Carali opened the talk with a performance. In pitch darkness we could hear a recording of Carali’s heart beat, as well as the live sound of Carali breathing deeply and steadily throughout, the performance lasted about 10 minutes. Carali also showed us video documentation of two performances of her running in difficult locations and extreme weather conditions. The out-come was in the form of footage from a camera which was strapped to Carali’s chest whilst she ran.

We then talked about the presentation of performance art and the authenticity of experience for the artist as well as the negation of the visual experience for the audience, amongst many other things....

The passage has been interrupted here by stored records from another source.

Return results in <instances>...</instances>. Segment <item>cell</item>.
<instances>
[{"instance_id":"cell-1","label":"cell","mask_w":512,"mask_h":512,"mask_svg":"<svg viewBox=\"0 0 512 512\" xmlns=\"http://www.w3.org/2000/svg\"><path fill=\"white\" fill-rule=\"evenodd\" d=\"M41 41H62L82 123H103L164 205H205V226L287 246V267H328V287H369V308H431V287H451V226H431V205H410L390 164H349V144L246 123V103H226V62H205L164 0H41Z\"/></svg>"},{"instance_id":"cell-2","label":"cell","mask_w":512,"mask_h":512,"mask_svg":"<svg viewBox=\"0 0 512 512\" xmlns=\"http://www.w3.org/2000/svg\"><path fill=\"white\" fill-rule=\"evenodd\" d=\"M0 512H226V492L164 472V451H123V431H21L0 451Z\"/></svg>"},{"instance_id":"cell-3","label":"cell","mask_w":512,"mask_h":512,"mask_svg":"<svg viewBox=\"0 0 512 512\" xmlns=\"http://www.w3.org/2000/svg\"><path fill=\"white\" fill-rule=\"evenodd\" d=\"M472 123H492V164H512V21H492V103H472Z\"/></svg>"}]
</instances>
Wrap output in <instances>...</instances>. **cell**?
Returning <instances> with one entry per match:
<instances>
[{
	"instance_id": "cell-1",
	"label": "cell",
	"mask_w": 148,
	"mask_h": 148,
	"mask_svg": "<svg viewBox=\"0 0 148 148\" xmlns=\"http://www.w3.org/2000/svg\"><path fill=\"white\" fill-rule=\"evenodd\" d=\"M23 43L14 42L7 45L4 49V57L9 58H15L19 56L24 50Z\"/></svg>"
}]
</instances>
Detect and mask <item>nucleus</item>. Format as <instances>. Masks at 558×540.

Some of Carali’s thoughts after the visit were:

  • Using sound and darkness - the body tries to measure the distance, type of space the body is in, and feels vulnerable.
  • Communication between us = relates to our past experience.
  • Where's the work going? ...trying to find ways to make a bodily presence with no visual.
  • Movement and sound of the live body to make embodied artworks.
  • Using actions that have a breaking point. The journey of the unexpected.

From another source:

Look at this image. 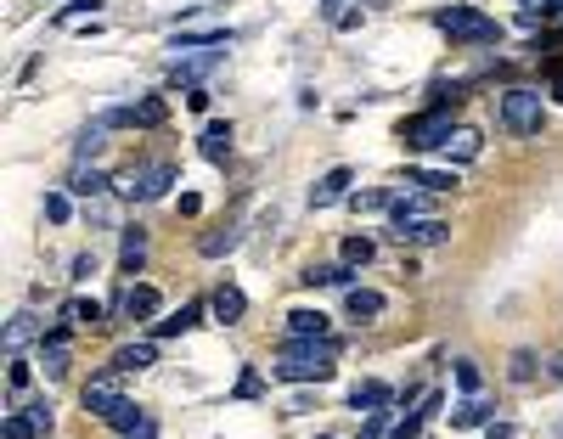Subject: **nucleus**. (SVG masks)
<instances>
[{"label":"nucleus","mask_w":563,"mask_h":439,"mask_svg":"<svg viewBox=\"0 0 563 439\" xmlns=\"http://www.w3.org/2000/svg\"><path fill=\"white\" fill-rule=\"evenodd\" d=\"M141 265H147V232H141V225H130V232H125V248H118V271L135 276Z\"/></svg>","instance_id":"17"},{"label":"nucleus","mask_w":563,"mask_h":439,"mask_svg":"<svg viewBox=\"0 0 563 439\" xmlns=\"http://www.w3.org/2000/svg\"><path fill=\"white\" fill-rule=\"evenodd\" d=\"M259 389H265V383H259V372H242V378H237V394H242V400H254Z\"/></svg>","instance_id":"41"},{"label":"nucleus","mask_w":563,"mask_h":439,"mask_svg":"<svg viewBox=\"0 0 563 439\" xmlns=\"http://www.w3.org/2000/svg\"><path fill=\"white\" fill-rule=\"evenodd\" d=\"M118 310H125L130 321H152V315H164V298H158V288L135 282V288H125V298H118Z\"/></svg>","instance_id":"8"},{"label":"nucleus","mask_w":563,"mask_h":439,"mask_svg":"<svg viewBox=\"0 0 563 439\" xmlns=\"http://www.w3.org/2000/svg\"><path fill=\"white\" fill-rule=\"evenodd\" d=\"M439 152H456V158H462V164H468V158H479V130H451L445 135V147H439Z\"/></svg>","instance_id":"29"},{"label":"nucleus","mask_w":563,"mask_h":439,"mask_svg":"<svg viewBox=\"0 0 563 439\" xmlns=\"http://www.w3.org/2000/svg\"><path fill=\"white\" fill-rule=\"evenodd\" d=\"M456 383H462L468 394H479V366H473V361H456Z\"/></svg>","instance_id":"38"},{"label":"nucleus","mask_w":563,"mask_h":439,"mask_svg":"<svg viewBox=\"0 0 563 439\" xmlns=\"http://www.w3.org/2000/svg\"><path fill=\"white\" fill-rule=\"evenodd\" d=\"M372 259V237H344V265H366Z\"/></svg>","instance_id":"35"},{"label":"nucleus","mask_w":563,"mask_h":439,"mask_svg":"<svg viewBox=\"0 0 563 439\" xmlns=\"http://www.w3.org/2000/svg\"><path fill=\"white\" fill-rule=\"evenodd\" d=\"M288 332L293 338H327V315L322 310H288Z\"/></svg>","instance_id":"24"},{"label":"nucleus","mask_w":563,"mask_h":439,"mask_svg":"<svg viewBox=\"0 0 563 439\" xmlns=\"http://www.w3.org/2000/svg\"><path fill=\"white\" fill-rule=\"evenodd\" d=\"M456 102H462V91H439L428 113H417V118H406V125H400V142H406L412 152H428V147H445V135H451V113H456Z\"/></svg>","instance_id":"2"},{"label":"nucleus","mask_w":563,"mask_h":439,"mask_svg":"<svg viewBox=\"0 0 563 439\" xmlns=\"http://www.w3.org/2000/svg\"><path fill=\"white\" fill-rule=\"evenodd\" d=\"M507 378H513V383H535V355H530V349H518V355L507 361Z\"/></svg>","instance_id":"34"},{"label":"nucleus","mask_w":563,"mask_h":439,"mask_svg":"<svg viewBox=\"0 0 563 439\" xmlns=\"http://www.w3.org/2000/svg\"><path fill=\"white\" fill-rule=\"evenodd\" d=\"M349 276H355V265H305L298 282L305 288H349Z\"/></svg>","instance_id":"18"},{"label":"nucleus","mask_w":563,"mask_h":439,"mask_svg":"<svg viewBox=\"0 0 563 439\" xmlns=\"http://www.w3.org/2000/svg\"><path fill=\"white\" fill-rule=\"evenodd\" d=\"M502 125L513 130V135H535L541 125H547V108H541V91H507L502 96Z\"/></svg>","instance_id":"5"},{"label":"nucleus","mask_w":563,"mask_h":439,"mask_svg":"<svg viewBox=\"0 0 563 439\" xmlns=\"http://www.w3.org/2000/svg\"><path fill=\"white\" fill-rule=\"evenodd\" d=\"M74 147H79V158H96L102 147H108V125H102V118H91V125L79 130V142H74Z\"/></svg>","instance_id":"31"},{"label":"nucleus","mask_w":563,"mask_h":439,"mask_svg":"<svg viewBox=\"0 0 563 439\" xmlns=\"http://www.w3.org/2000/svg\"><path fill=\"white\" fill-rule=\"evenodd\" d=\"M349 203H355V208H389V203H395V191H355Z\"/></svg>","instance_id":"37"},{"label":"nucleus","mask_w":563,"mask_h":439,"mask_svg":"<svg viewBox=\"0 0 563 439\" xmlns=\"http://www.w3.org/2000/svg\"><path fill=\"white\" fill-rule=\"evenodd\" d=\"M552 378H558V383H563V355H552Z\"/></svg>","instance_id":"44"},{"label":"nucleus","mask_w":563,"mask_h":439,"mask_svg":"<svg viewBox=\"0 0 563 439\" xmlns=\"http://www.w3.org/2000/svg\"><path fill=\"white\" fill-rule=\"evenodd\" d=\"M282 383H327L339 372V344L332 338H288V349L271 361Z\"/></svg>","instance_id":"1"},{"label":"nucleus","mask_w":563,"mask_h":439,"mask_svg":"<svg viewBox=\"0 0 563 439\" xmlns=\"http://www.w3.org/2000/svg\"><path fill=\"white\" fill-rule=\"evenodd\" d=\"M152 361H158V344H125L113 355V372H147Z\"/></svg>","instance_id":"19"},{"label":"nucleus","mask_w":563,"mask_h":439,"mask_svg":"<svg viewBox=\"0 0 563 439\" xmlns=\"http://www.w3.org/2000/svg\"><path fill=\"white\" fill-rule=\"evenodd\" d=\"M102 315H108V310H102L96 298H68V305H62V321L68 327H102Z\"/></svg>","instance_id":"23"},{"label":"nucleus","mask_w":563,"mask_h":439,"mask_svg":"<svg viewBox=\"0 0 563 439\" xmlns=\"http://www.w3.org/2000/svg\"><path fill=\"white\" fill-rule=\"evenodd\" d=\"M406 186H417V191H451L456 186V169H406Z\"/></svg>","instance_id":"21"},{"label":"nucleus","mask_w":563,"mask_h":439,"mask_svg":"<svg viewBox=\"0 0 563 439\" xmlns=\"http://www.w3.org/2000/svg\"><path fill=\"white\" fill-rule=\"evenodd\" d=\"M164 118H169L164 96H141V102H130V108H108V113H102V125H108V130H158Z\"/></svg>","instance_id":"6"},{"label":"nucleus","mask_w":563,"mask_h":439,"mask_svg":"<svg viewBox=\"0 0 563 439\" xmlns=\"http://www.w3.org/2000/svg\"><path fill=\"white\" fill-rule=\"evenodd\" d=\"M198 152L208 158V164H225V158H232V125H208L198 135Z\"/></svg>","instance_id":"16"},{"label":"nucleus","mask_w":563,"mask_h":439,"mask_svg":"<svg viewBox=\"0 0 563 439\" xmlns=\"http://www.w3.org/2000/svg\"><path fill=\"white\" fill-rule=\"evenodd\" d=\"M79 400H85V411H96L102 423H108V411L118 406V400H125V394H118V372H102V378H91Z\"/></svg>","instance_id":"7"},{"label":"nucleus","mask_w":563,"mask_h":439,"mask_svg":"<svg viewBox=\"0 0 563 439\" xmlns=\"http://www.w3.org/2000/svg\"><path fill=\"white\" fill-rule=\"evenodd\" d=\"M451 237V225L445 220H412V225H395V242H417V248H428V242H445Z\"/></svg>","instance_id":"11"},{"label":"nucleus","mask_w":563,"mask_h":439,"mask_svg":"<svg viewBox=\"0 0 563 439\" xmlns=\"http://www.w3.org/2000/svg\"><path fill=\"white\" fill-rule=\"evenodd\" d=\"M198 315H203V305H198V298H192V305H181V310H175V315H164V321H158L152 332H158V338H175V332L198 327Z\"/></svg>","instance_id":"25"},{"label":"nucleus","mask_w":563,"mask_h":439,"mask_svg":"<svg viewBox=\"0 0 563 439\" xmlns=\"http://www.w3.org/2000/svg\"><path fill=\"white\" fill-rule=\"evenodd\" d=\"M208 310H215V321H225V327H232V321H242V315H249V298H242V288H232V282H225V288H215Z\"/></svg>","instance_id":"13"},{"label":"nucleus","mask_w":563,"mask_h":439,"mask_svg":"<svg viewBox=\"0 0 563 439\" xmlns=\"http://www.w3.org/2000/svg\"><path fill=\"white\" fill-rule=\"evenodd\" d=\"M558 434H563V428H558Z\"/></svg>","instance_id":"48"},{"label":"nucleus","mask_w":563,"mask_h":439,"mask_svg":"<svg viewBox=\"0 0 563 439\" xmlns=\"http://www.w3.org/2000/svg\"><path fill=\"white\" fill-rule=\"evenodd\" d=\"M0 439H40V428H34L29 411H12L6 423H0Z\"/></svg>","instance_id":"32"},{"label":"nucleus","mask_w":563,"mask_h":439,"mask_svg":"<svg viewBox=\"0 0 563 439\" xmlns=\"http://www.w3.org/2000/svg\"><path fill=\"white\" fill-rule=\"evenodd\" d=\"M558 102H563V79H558Z\"/></svg>","instance_id":"45"},{"label":"nucleus","mask_w":563,"mask_h":439,"mask_svg":"<svg viewBox=\"0 0 563 439\" xmlns=\"http://www.w3.org/2000/svg\"><path fill=\"white\" fill-rule=\"evenodd\" d=\"M389 389H383V383H355V389H349V411H361V417H372V411H389Z\"/></svg>","instance_id":"15"},{"label":"nucleus","mask_w":563,"mask_h":439,"mask_svg":"<svg viewBox=\"0 0 563 439\" xmlns=\"http://www.w3.org/2000/svg\"><path fill=\"white\" fill-rule=\"evenodd\" d=\"M175 186V164H147V169H125L113 181L118 198H130V203H152V198H164V191Z\"/></svg>","instance_id":"4"},{"label":"nucleus","mask_w":563,"mask_h":439,"mask_svg":"<svg viewBox=\"0 0 563 439\" xmlns=\"http://www.w3.org/2000/svg\"><path fill=\"white\" fill-rule=\"evenodd\" d=\"M29 417H34V428H40V434H51V417H57V411H51V400H34Z\"/></svg>","instance_id":"40"},{"label":"nucleus","mask_w":563,"mask_h":439,"mask_svg":"<svg viewBox=\"0 0 563 439\" xmlns=\"http://www.w3.org/2000/svg\"><path fill=\"white\" fill-rule=\"evenodd\" d=\"M96 6H102V0H68V6L57 12V23H79V17H85V12H96Z\"/></svg>","instance_id":"36"},{"label":"nucleus","mask_w":563,"mask_h":439,"mask_svg":"<svg viewBox=\"0 0 563 439\" xmlns=\"http://www.w3.org/2000/svg\"><path fill=\"white\" fill-rule=\"evenodd\" d=\"M485 439H513V428H507V423H490V428H485Z\"/></svg>","instance_id":"43"},{"label":"nucleus","mask_w":563,"mask_h":439,"mask_svg":"<svg viewBox=\"0 0 563 439\" xmlns=\"http://www.w3.org/2000/svg\"><path fill=\"white\" fill-rule=\"evenodd\" d=\"M434 23L445 28L451 40H468V45H496V40H502L496 17L473 12V6H445V12H434Z\"/></svg>","instance_id":"3"},{"label":"nucleus","mask_w":563,"mask_h":439,"mask_svg":"<svg viewBox=\"0 0 563 439\" xmlns=\"http://www.w3.org/2000/svg\"><path fill=\"white\" fill-rule=\"evenodd\" d=\"M315 439H332V434H315Z\"/></svg>","instance_id":"46"},{"label":"nucleus","mask_w":563,"mask_h":439,"mask_svg":"<svg viewBox=\"0 0 563 439\" xmlns=\"http://www.w3.org/2000/svg\"><path fill=\"white\" fill-rule=\"evenodd\" d=\"M34 332H40V338H45V327L34 321V315H12V327H6V349L17 355V349H23V344L34 338Z\"/></svg>","instance_id":"28"},{"label":"nucleus","mask_w":563,"mask_h":439,"mask_svg":"<svg viewBox=\"0 0 563 439\" xmlns=\"http://www.w3.org/2000/svg\"><path fill=\"white\" fill-rule=\"evenodd\" d=\"M344 310H349V321H378V315H383V293L378 288H349Z\"/></svg>","instance_id":"14"},{"label":"nucleus","mask_w":563,"mask_h":439,"mask_svg":"<svg viewBox=\"0 0 563 439\" xmlns=\"http://www.w3.org/2000/svg\"><path fill=\"white\" fill-rule=\"evenodd\" d=\"M434 191H406V198H395L389 203V220L395 225H412V220H434Z\"/></svg>","instance_id":"12"},{"label":"nucleus","mask_w":563,"mask_h":439,"mask_svg":"<svg viewBox=\"0 0 563 439\" xmlns=\"http://www.w3.org/2000/svg\"><path fill=\"white\" fill-rule=\"evenodd\" d=\"M108 428L113 434H141V428H147V411H141L135 400H118V406L108 411Z\"/></svg>","instance_id":"20"},{"label":"nucleus","mask_w":563,"mask_h":439,"mask_svg":"<svg viewBox=\"0 0 563 439\" xmlns=\"http://www.w3.org/2000/svg\"><path fill=\"white\" fill-rule=\"evenodd\" d=\"M524 6H530V0H524Z\"/></svg>","instance_id":"47"},{"label":"nucleus","mask_w":563,"mask_h":439,"mask_svg":"<svg viewBox=\"0 0 563 439\" xmlns=\"http://www.w3.org/2000/svg\"><path fill=\"white\" fill-rule=\"evenodd\" d=\"M237 248V225H220V232H203L198 237V254L203 259H220V254H232Z\"/></svg>","instance_id":"26"},{"label":"nucleus","mask_w":563,"mask_h":439,"mask_svg":"<svg viewBox=\"0 0 563 439\" xmlns=\"http://www.w3.org/2000/svg\"><path fill=\"white\" fill-rule=\"evenodd\" d=\"M68 215H74L68 191H45V220H51V225H68Z\"/></svg>","instance_id":"33"},{"label":"nucleus","mask_w":563,"mask_h":439,"mask_svg":"<svg viewBox=\"0 0 563 439\" xmlns=\"http://www.w3.org/2000/svg\"><path fill=\"white\" fill-rule=\"evenodd\" d=\"M439 411V394H417V406L406 411V417H395V428H389V439H417L422 434V423Z\"/></svg>","instance_id":"10"},{"label":"nucleus","mask_w":563,"mask_h":439,"mask_svg":"<svg viewBox=\"0 0 563 439\" xmlns=\"http://www.w3.org/2000/svg\"><path fill=\"white\" fill-rule=\"evenodd\" d=\"M113 181L102 169H91V164H79L74 175H68V191H79V198H102V191H108Z\"/></svg>","instance_id":"22"},{"label":"nucleus","mask_w":563,"mask_h":439,"mask_svg":"<svg viewBox=\"0 0 563 439\" xmlns=\"http://www.w3.org/2000/svg\"><path fill=\"white\" fill-rule=\"evenodd\" d=\"M40 366H45V378H62V372H68V344L40 338Z\"/></svg>","instance_id":"30"},{"label":"nucleus","mask_w":563,"mask_h":439,"mask_svg":"<svg viewBox=\"0 0 563 439\" xmlns=\"http://www.w3.org/2000/svg\"><path fill=\"white\" fill-rule=\"evenodd\" d=\"M451 428H490V406L485 400H462V406L451 411Z\"/></svg>","instance_id":"27"},{"label":"nucleus","mask_w":563,"mask_h":439,"mask_svg":"<svg viewBox=\"0 0 563 439\" xmlns=\"http://www.w3.org/2000/svg\"><path fill=\"white\" fill-rule=\"evenodd\" d=\"M29 378H34V372H29V361H23V355H12V372H6V383H12V389H29Z\"/></svg>","instance_id":"39"},{"label":"nucleus","mask_w":563,"mask_h":439,"mask_svg":"<svg viewBox=\"0 0 563 439\" xmlns=\"http://www.w3.org/2000/svg\"><path fill=\"white\" fill-rule=\"evenodd\" d=\"M349 181H355V175H349L344 164H339V169H327L322 181L310 186V208H332L339 198H349Z\"/></svg>","instance_id":"9"},{"label":"nucleus","mask_w":563,"mask_h":439,"mask_svg":"<svg viewBox=\"0 0 563 439\" xmlns=\"http://www.w3.org/2000/svg\"><path fill=\"white\" fill-rule=\"evenodd\" d=\"M186 108H192V113L208 108V91H203V85H192V91H186Z\"/></svg>","instance_id":"42"}]
</instances>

Here is a short audio sample of some of the studio visit:





Carali McCall is an artist born in Canada, now living in London. She graduated from the Slade School of Art in 2006 with an MFA in sculpture, and is currently pursuing a practice-based PhD at Central Saint Martins, UAL on a research project titled ‘Marking Process: A Hybrid Model Between Drawing and Performance.’ Her practice explores an approach to drawing through duration and movement that tests the boundaries of her body. She works within a performative context developing an area concerned with expenditure, transmission and the reception. Operating in a field that draws from phenomenology, her practice discusses the extensions of the body and it's experience to time, questioning what constitutes marking as a drawing, and how does the ‘materiality’ of the body exist beyond its limits. In recent events, she has worked alongside other artists to perform long durational drawings, identifying a practice that responds, traces and records moving and marking as process. Some examples are drawing continuously with graphite for 3 hrs the diameter of her arm, or documenting the expenditure of running a marathon through the breath.